Wydaje mi się, że i Burek powoli przekonuje się do człowieka. Tyle, że ten ma gdzieś dom. No cóż chyba można przyjaźnić się z cudzym kotem. Czyż nie?

3 komentarze:

  1. Ucieszyłam się ogromnie nowym wpisem ,bardzo brakowało nowych wieści i fotek.Bardzo niepokojąco brzmi wzmianka o Twoim zdrowiu - masz być zdrowa bo jesteś potrzebna wielu ludziom i kotom.Już sama nie wiem czy cieszyć się z oswojenia Plastusia czy martwić.Tyle problemów było niedawno z Rudalonem a tu już kolejny chętny na stałego rezydenta.Barbo proszę dbaj o siebie i wygłaszcz w wolnej chwili wszystkie futrzaste śliczności.elzbieta24

    OdpowiedzUsuń
  2. Ach, z jaką przyjemnością pooglądałam zdjęcia i poczytałam.
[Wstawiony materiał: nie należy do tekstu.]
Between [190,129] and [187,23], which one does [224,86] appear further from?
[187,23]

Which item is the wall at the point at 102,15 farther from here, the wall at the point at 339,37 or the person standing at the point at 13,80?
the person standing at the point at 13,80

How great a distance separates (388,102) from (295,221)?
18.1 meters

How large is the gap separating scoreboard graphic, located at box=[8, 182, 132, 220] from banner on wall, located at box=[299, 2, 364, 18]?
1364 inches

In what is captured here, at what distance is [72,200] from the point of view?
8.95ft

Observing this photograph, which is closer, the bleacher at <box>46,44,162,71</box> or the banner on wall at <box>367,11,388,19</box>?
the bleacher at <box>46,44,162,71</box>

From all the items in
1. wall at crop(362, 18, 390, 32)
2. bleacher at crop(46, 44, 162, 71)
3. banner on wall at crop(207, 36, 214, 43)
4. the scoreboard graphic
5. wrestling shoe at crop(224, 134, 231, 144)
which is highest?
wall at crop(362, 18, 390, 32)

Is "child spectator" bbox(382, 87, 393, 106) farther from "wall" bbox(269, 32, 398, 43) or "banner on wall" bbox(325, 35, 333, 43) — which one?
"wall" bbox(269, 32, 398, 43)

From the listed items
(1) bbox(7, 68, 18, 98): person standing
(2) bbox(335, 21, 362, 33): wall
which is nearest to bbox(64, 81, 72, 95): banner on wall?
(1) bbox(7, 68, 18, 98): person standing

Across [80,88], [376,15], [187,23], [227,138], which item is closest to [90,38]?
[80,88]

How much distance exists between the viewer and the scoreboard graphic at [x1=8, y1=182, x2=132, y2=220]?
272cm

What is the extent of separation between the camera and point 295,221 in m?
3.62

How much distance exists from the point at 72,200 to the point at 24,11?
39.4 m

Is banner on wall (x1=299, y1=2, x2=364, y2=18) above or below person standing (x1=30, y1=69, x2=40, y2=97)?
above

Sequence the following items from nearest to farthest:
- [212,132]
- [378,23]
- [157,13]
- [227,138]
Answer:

No i tak mi się nasuwa:
    Ksika - jasne, że woli być w odosobnieniu (zważywszy jej wycofanie) ale równocześnie z góry obserwuje życie domowe, fajnie - bo równocześnie uczestniczy ale się nie włącza. Pysio plaskaty, przyciśnięty do parapetu, żeby firanka nie przesłaniała widoków. A spryciula wcale nie ogląda widoków za oknem, tylko widoki domowe. No i ciepło tam.
    Lolka to chyba się usadowiła z widokiem na ryby i na przechodzących gospodarskim krokiem Zawadę i Gucia. No bo to są ekstra gospodarze, widać jak się przechadzają (może akurat Gucio powierzył tym razem dyżur Zawadzie, sam przejmie pałeczkę za chwilę), jak sprawdzają, czy wszystko w porządku. Jakie Zawada ma mocne łapy! Kocur pełną gębą!
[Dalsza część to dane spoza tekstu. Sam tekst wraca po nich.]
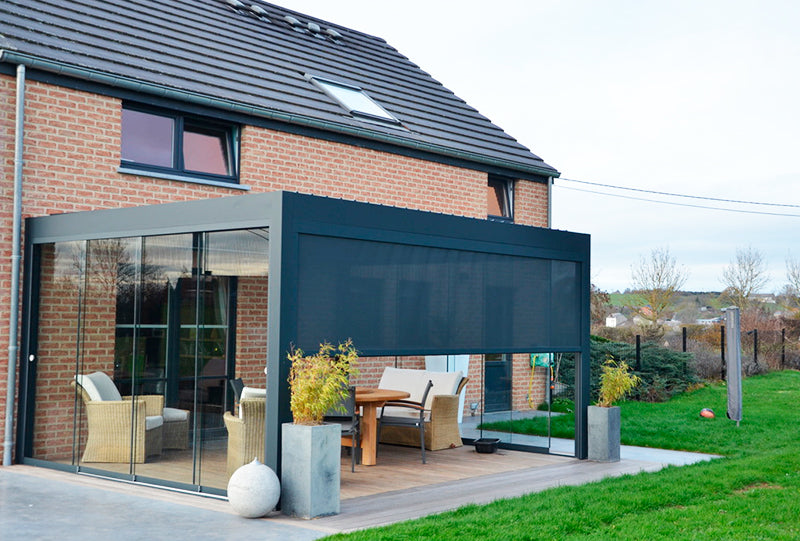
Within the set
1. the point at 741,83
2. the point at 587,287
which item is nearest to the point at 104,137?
the point at 587,287

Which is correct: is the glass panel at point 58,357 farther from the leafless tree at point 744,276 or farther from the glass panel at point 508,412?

    Hesię młodość pcha do aktywnego zwiedzania ogrodu, pacania łapą nowości, jest jak zachłanna widoków turystka, dotknąć, pomacać, poobcować, wchłonąć jak najwięcej widoków. :-)
    Gałeczka może już spenetrowała nowe rejony i stwierdziła, że jej nic nie niepokoi, zna, wie gdzie co, kto z kim chadza i dokąd, i teraz może zażywać spokoju. Oby nie martwiła swojej Pańci zbytnią samowolą ;-)
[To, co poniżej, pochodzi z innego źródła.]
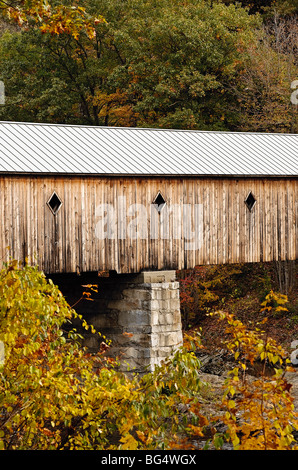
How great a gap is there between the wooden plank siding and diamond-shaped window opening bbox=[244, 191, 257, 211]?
3.4 inches

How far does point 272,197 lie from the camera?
18.1 m

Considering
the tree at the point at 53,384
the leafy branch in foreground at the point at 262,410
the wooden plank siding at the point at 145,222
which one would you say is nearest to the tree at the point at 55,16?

    A Plastek, oj na tym ostatnim zdjęciu patrzy Milusiem, znam takie bystre spojrzenie, oceniające, rozważające czy zaufać, czy pozwolić, dać się pochłonąć uczuciu... Znam takie pozy, to jest uwodzenie... trochę na odległość jeszcze, takie pokazywanie bardzo czułego miejsca - brzucha, bo w tej pozycji kot jest dosyć bezbronny (bo zanim uruchomi pozycję do ataku i łapy, to musi się przekręcić). Więc uwodzi, ale rzuca ostrożne spojrzenia, woli żeby człowiek jeszcze nie podchodził, że niby już już... ale się waha, bo jeszcze nie wie, czy może się całkowicie oddać. No ale to już chyba za Wami, jeśli już teraz domaga się głaskania, sam podchodzi, to znaczy że już wie, że może zaufać. Jest Wasz, jest Twój. Chociaż bardzo trzeba uważać, żeby nie urazić, tylko ugruntować uczucie :-)
    A Burek... po prostu lubi Was, bo to jak dobry znajomy, zaprzyjaźniony, raz jest, raz nie, ale pamięta i lubi. I to jest fajne przecież :-) Każdy lubi być doceniony :-)
    Duża buźka!

    OdpowiedzUsuń
  3. Wiesiu, jak pięknie opisałaś zachowanie Plastusia! Prawdziwa znawczyni kociej psychologii z Ciebie. Przyznaj się, one Ci mówią co robią i dlaczego?
    Plastek jest cudny. Jego spokojne spojrzenie na ostatnim zdjęciu chwyta mnie za serce.